▶ **WHAT THE EXERCISE ASKS**
Each record needs to be echoed exactly; can you do that?

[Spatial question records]
————————

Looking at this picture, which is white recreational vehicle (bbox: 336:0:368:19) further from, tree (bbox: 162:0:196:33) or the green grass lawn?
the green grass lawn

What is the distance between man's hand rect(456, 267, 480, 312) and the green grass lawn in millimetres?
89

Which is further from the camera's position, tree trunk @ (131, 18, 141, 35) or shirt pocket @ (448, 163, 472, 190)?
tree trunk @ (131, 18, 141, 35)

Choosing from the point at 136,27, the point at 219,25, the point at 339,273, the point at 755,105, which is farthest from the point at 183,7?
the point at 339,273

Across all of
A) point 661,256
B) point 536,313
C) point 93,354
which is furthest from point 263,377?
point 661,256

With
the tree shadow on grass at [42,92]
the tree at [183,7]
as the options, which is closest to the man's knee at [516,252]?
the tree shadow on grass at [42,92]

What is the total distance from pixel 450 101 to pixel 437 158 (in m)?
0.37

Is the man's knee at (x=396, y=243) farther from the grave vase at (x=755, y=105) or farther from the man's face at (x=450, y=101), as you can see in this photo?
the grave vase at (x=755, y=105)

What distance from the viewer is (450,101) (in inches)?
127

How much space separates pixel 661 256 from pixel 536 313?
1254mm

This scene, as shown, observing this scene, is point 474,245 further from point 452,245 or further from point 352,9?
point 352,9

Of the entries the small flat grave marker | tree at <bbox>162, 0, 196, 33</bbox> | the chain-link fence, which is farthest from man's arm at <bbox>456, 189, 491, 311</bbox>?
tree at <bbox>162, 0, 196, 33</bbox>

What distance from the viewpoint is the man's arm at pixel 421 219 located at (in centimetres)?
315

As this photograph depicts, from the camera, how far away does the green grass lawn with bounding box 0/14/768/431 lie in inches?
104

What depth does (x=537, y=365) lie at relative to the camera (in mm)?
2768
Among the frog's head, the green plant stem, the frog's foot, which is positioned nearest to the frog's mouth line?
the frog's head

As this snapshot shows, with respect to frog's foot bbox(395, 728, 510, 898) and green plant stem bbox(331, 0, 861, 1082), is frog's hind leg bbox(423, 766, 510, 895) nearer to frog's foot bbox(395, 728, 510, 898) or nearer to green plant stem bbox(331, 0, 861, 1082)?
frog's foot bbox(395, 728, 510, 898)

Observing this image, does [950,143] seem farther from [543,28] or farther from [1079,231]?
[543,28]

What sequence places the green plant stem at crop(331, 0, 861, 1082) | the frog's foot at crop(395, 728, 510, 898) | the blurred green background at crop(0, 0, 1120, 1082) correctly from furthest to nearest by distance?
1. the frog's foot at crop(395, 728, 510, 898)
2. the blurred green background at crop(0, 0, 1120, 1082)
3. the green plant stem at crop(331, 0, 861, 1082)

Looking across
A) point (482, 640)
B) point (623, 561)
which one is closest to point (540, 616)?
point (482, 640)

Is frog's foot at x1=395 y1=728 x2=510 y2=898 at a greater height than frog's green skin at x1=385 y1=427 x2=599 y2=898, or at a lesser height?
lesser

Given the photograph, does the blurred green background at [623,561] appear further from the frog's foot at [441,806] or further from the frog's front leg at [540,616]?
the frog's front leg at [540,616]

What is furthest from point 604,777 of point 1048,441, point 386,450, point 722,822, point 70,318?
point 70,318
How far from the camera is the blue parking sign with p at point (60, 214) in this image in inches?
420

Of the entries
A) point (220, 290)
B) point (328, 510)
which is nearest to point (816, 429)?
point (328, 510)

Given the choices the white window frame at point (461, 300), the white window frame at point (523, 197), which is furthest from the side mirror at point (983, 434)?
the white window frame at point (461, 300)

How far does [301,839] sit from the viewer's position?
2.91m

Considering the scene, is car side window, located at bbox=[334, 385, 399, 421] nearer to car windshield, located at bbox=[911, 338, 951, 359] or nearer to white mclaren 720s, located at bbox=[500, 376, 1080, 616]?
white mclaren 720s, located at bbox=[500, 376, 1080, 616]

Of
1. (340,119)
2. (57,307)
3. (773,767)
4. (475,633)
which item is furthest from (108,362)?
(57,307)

————————

▶ **FULL RESPONSE**
Looking at this picture, which is white recreational vehicle (bbox: 336:0:368:19) further from, tree (bbox: 162:0:196:33) or the green grass lawn?
the green grass lawn

What is the distance between man's hand rect(456, 267, 480, 312) and the green grass lawn in millimetres?
89

Which is further from the camera's position, tree trunk @ (131, 18, 141, 35) or shirt pocket @ (448, 163, 472, 190)?
tree trunk @ (131, 18, 141, 35)

Choosing from the point at 136,27, the point at 219,25, the point at 339,273, the point at 755,105, which is farthest from the point at 183,7?
the point at 339,273

Across all of
A) point 661,256
B) point 536,313
C) point 93,354
which is furthest from point 263,377?
point 661,256

With
the tree shadow on grass at [42,92]
the tree at [183,7]
as the options, which is closest to the man's knee at [516,252]?
the tree shadow on grass at [42,92]

What is the total distance from pixel 450 101 to pixel 437 158 (in m)?
0.37

Is the man's knee at (x=396, y=243) farther from the grave vase at (x=755, y=105) or farther from the man's face at (x=450, y=101), as you can see in this photo?
the grave vase at (x=755, y=105)

What distance from the viewer is (450,101) (in inches)?
127

How much space separates pixel 661 256 from pixel 536 313?
1254mm

This scene, as shown, observing this scene, is point 474,245 further from point 452,245 or further from point 352,9?
point 352,9

Of the entries the small flat grave marker | tree at <bbox>162, 0, 196, 33</bbox> | the chain-link fence, which is farthest from man's arm at <bbox>456, 189, 491, 311</bbox>?
tree at <bbox>162, 0, 196, 33</bbox>

What distance from the viewpoint is the man's arm at pixel 421 219 located at (in centimetres)?
315

As this photograph depicts, from the camera, how far away does the green grass lawn with bounding box 0/14/768/431 lie in inches?
104

What depth does (x=537, y=365) lie at relative to the camera (in mm)?
2768
Among the frog's head, the green plant stem, the frog's foot, which is positioned nearest to the frog's mouth line?
the frog's head

As this snapshot shows, with respect to frog's foot bbox(395, 728, 510, 898) and green plant stem bbox(331, 0, 861, 1082), is frog's hind leg bbox(423, 766, 510, 895) nearer to frog's foot bbox(395, 728, 510, 898) or nearer to green plant stem bbox(331, 0, 861, 1082)?
frog's foot bbox(395, 728, 510, 898)

Observing this image, does [950,143] seem farther from [543,28] or farther from [1079,231]?
[543,28]

What sequence places the green plant stem at crop(331, 0, 861, 1082) | the frog's foot at crop(395, 728, 510, 898) | the blurred green background at crop(0, 0, 1120, 1082) correctly from furthest to nearest by distance?
1. the frog's foot at crop(395, 728, 510, 898)
2. the blurred green background at crop(0, 0, 1120, 1082)
3. the green plant stem at crop(331, 0, 861, 1082)

Looking across
A) point (482, 640)
B) point (623, 561)
which one is closest to point (540, 616)?
point (482, 640)

Is frog's foot at x1=395 y1=728 x2=510 y2=898 at a greater height than frog's green skin at x1=385 y1=427 x2=599 y2=898, or at a lesser height?
lesser

Given the photograph, does the blurred green background at [623,561] appear further from the frog's foot at [441,806] or further from the frog's front leg at [540,616]?
the frog's front leg at [540,616]

What is furthest from point 604,777 of point 1048,441, point 386,450, point 722,822, point 70,318?
point 70,318
How far from the camera is the blue parking sign with p at point (60, 214) in this image in inches?
420

Of the entries
A) point (220, 290)
B) point (328, 510)
which is nearest to point (816, 429)?
point (328, 510)

Given the choices the white window frame at point (461, 300), the white window frame at point (523, 197), which is furthest from the side mirror at point (983, 434)?
the white window frame at point (461, 300)

How far does [301,839] sit from the viewer's position?
2.91m

Considering the scene, is car side window, located at bbox=[334, 385, 399, 421] nearer to car windshield, located at bbox=[911, 338, 951, 359] or nearer to white mclaren 720s, located at bbox=[500, 376, 1080, 616]?
white mclaren 720s, located at bbox=[500, 376, 1080, 616]

Of
1. (340,119)
2. (57,307)
3. (773,767)
4. (475,633)
which item is furthest from (108,362)?
(57,307)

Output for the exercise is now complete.